-- Start of SUPPLIED PASSAGE --
UNLEASHING INDIA’S POTENTIAL IN IT HARDWARE MANUFACTURING: INTRODUCING PLI 2.0

By Amitesh Kumar Sinha
Electronics are a ubiquitous component of the economy and hold cross-cutting strategic and economic significance in this digital age. It has been the government’s goal to create a conducive environment for manufacturing and to provide incentives to attract large investments to the sector. A substantial increase has taken place in the domestic production of electronic goods over the past few years, growing at a 15% CAGR from USD 49 Billion in 2016- 17 to USD 87.1 Billion in 2022-23. It is also noteworthy that India’s share of global electronics manufacturing has risen from 1.2% in 2014 to 3.75% in FY 2021-22, illustrating its growing influence in this industry.
In the dynamic electronics sector, personal computing devices emerge as a key focus. Research studies underscore how PCs have positively impacted governance, education, and productivity. Despite the rising popularity of smartphones and mobile devices for content consumption and data access, personal computing devices remain essential for content creation. Yet, India’s Personal Computer (PC) penetration lags behind at 15 per 1000 people, a stark contrast to countries like the United States (784 for 1000 people) and China (41 per 1000 people). This disparity brings forth remarkable growth opportunities.
However, the country faces a challenge as IT Hardware manufacturing capability and capacity witness a gradual decline, with numerous units either ceasing operations or operating at low capacities. It’s time to unlock India’s potential in IT Hardware manufacturing and bridge this technological divide for a thriving future.
In a concerted effort to confront these challenges and harness the immense untapped potential, the Government of India unveiled the esteemed Production Linked Incentive Scheme – 2.0 tailored exclusively for the IT Hardware sector. This visionary scheme presents a strategic financial incentive aimed at galvanizing indigenous manufacturing capabilities while concurrently enticing substantial investments across the entire value chain. By embracing this visionary initiative, the government seeks to foster a robust ecosystem that propels the nation’s technological prowess and bolsters its competitive edge on the global stage. The scheme Production Linked Incentive Scheme – 2.0 for IT Hardware (PLI 2.0 gives emphasis on broadening and deepening electronics manufacturing and introduces incentives on an optional basis for sourcing additional components/sub-assemblies made in India including chipsets and creating an enabling environment for the industry to compete globally.
Our focus is on the Target Segment, comprising Laptops, Tablets, All-in- One PCs, Servers, and Ultra Small Form Factor (USFF) devices. Through a budget outlay of INR 17,000 crore, we intend to incentivize the net incremental sales of manufactured goods in these categories, directly bolstering our domestic manufacturing ecosystem.
The tenure of PLI 2.0 spans six years, with applicants having the flexibility to commence operations starting from either 1st July 2023, 1st April 2024, or 1st April 2025. The base year for incremental sales will be the fiscal year (FY) 2022-23, but this can be adjusted to FY 2023-24 or FY 2024- 25 for later applicants.
PLI 2.0 realizes the reality of contract manufacturing, therefore, the applicants are also allowed to count incremental investment done by manufacturers of components/ sub-assemblies etc. for meeting the incremental investment thresholds for individual years, provided it is established that such manufacturer is exclusively manufacturing components/sub-assemblies for the applicants.
-- End of SUPPLIED PASSAGE --
-- Start of DATA ROWS --
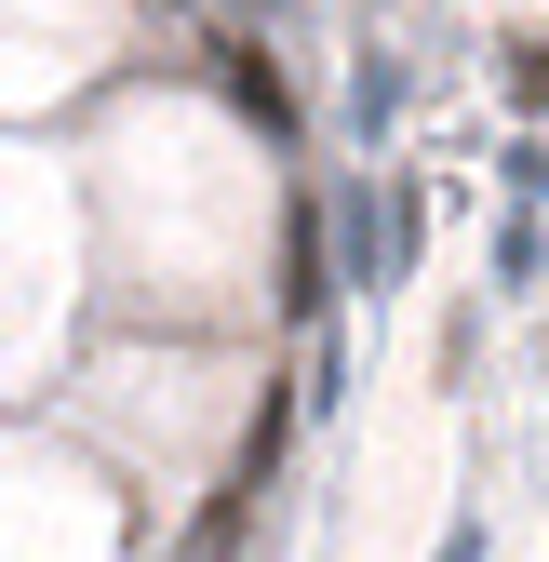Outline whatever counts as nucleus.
Wrapping results in <instances>:
<instances>
[{"mask_svg": "<svg viewBox=\"0 0 549 562\" xmlns=\"http://www.w3.org/2000/svg\"><path fill=\"white\" fill-rule=\"evenodd\" d=\"M228 108L255 121V134H282L295 108H282V81H268V54H228Z\"/></svg>", "mask_w": 549, "mask_h": 562, "instance_id": "f257e3e1", "label": "nucleus"}, {"mask_svg": "<svg viewBox=\"0 0 549 562\" xmlns=\"http://www.w3.org/2000/svg\"><path fill=\"white\" fill-rule=\"evenodd\" d=\"M282 308H322V228L309 215L282 228Z\"/></svg>", "mask_w": 549, "mask_h": 562, "instance_id": "f03ea898", "label": "nucleus"}, {"mask_svg": "<svg viewBox=\"0 0 549 562\" xmlns=\"http://www.w3.org/2000/svg\"><path fill=\"white\" fill-rule=\"evenodd\" d=\"M509 108H523V121H549V27L509 54Z\"/></svg>", "mask_w": 549, "mask_h": 562, "instance_id": "7ed1b4c3", "label": "nucleus"}, {"mask_svg": "<svg viewBox=\"0 0 549 562\" xmlns=\"http://www.w3.org/2000/svg\"><path fill=\"white\" fill-rule=\"evenodd\" d=\"M389 108H402V81H389V67H376V54H362V81H349V121H362V134H376V121H389Z\"/></svg>", "mask_w": 549, "mask_h": 562, "instance_id": "20e7f679", "label": "nucleus"}]
</instances>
-- End of DATA ROWS --
**SHORT EXERCISE 1**: In the listing, switch "Outline" to "Trace" and give the listing again with everything else unchanged, leaving out the pictures.
**SHORT EXERCISE 2**: Continue the article on India's PLI 2.0 scheme for IT hardware from its last sentence.

**REPLY 1**:
Trace whatever counts as nucleus.
Wrapping results in <instances>:
<instances>
[{"mask_svg": "<svg viewBox=\"0 0 549 562\" xmlns=\"http://www.w3.org/2000/svg\"><path fill=\"white\" fill-rule=\"evenodd\" d=\"M228 108L255 121V134H282L295 108H282V81H268V54H228Z\"/></svg>", "mask_w": 549, "mask_h": 562, "instance_id": "f257e3e1", "label": "nucleus"}, {"mask_svg": "<svg viewBox=\"0 0 549 562\" xmlns=\"http://www.w3.org/2000/svg\"><path fill=\"white\" fill-rule=\"evenodd\" d=\"M282 308H322V228L309 215L282 228Z\"/></svg>", "mask_w": 549, "mask_h": 562, "instance_id": "f03ea898", "label": "nucleus"}, {"mask_svg": "<svg viewBox=\"0 0 549 562\" xmlns=\"http://www.w3.org/2000/svg\"><path fill=\"white\" fill-rule=\"evenodd\" d=\"M509 108H523V121H549V27L509 54Z\"/></svg>", "mask_w": 549, "mask_h": 562, "instance_id": "7ed1b4c3", "label": "nucleus"}, {"mask_svg": "<svg viewBox=\"0 0 549 562\" xmlns=\"http://www.w3.org/2000/svg\"><path fill=\"white\" fill-rule=\"evenodd\" d=\"M389 108H402V81H389V67H376V54H362V81H349V121H362V134H376V121H389Z\"/></svg>", "mask_w": 549, "mask_h": 562, "instance_id": "20e7f679", "label": "nucleus"}]
</instances>

**REPLY 2**:
A combined ranking system shortlisted applicants based on their revenue (including a group of companies) in FY 2021-22 for the ESDM / Target Segment. The number of applicants shortlisted are subject to the availability of our budget.
A key highlight of PLI 2.0 is the emphasis on localization. We are offering an average incentive of around 5% for the localization of items, including semiconductor components and sub-assemblies like SSDs, Memory modules, and display panels. This push towards localization will also require applicants to localize Printed Circuit Board Assembly (PCBA) and Assembly during the first year, with at least one additional component or sub-assembly localized every subsequent year.
Furthermore, companies that applied under the first PLI scheme have the option to migrate to PLI 2.0. They can either continue in the existing scheme, transition to PLI 2.0 starting from the 2nd or 3rd year or participate as new applicants for six years, with the investment made under the existing scheme not being counted in the latter case.
To accommodate a range of entities, we have created three categories of applicants: Global, Hybrid (Global/ Domestic), and Domestic. The year- wise Investment and Incremental Sales details are available in Annexure I.
We have provided a relaxation on investment thresholds, allowing a shortfall in investment by up to 40% in a particular year, with a proportional reduction in the PLI. Applicants will also need to provide year-wise and overall PLI projections for the scheme period, which will act as a ceiling for the calculation of incentives.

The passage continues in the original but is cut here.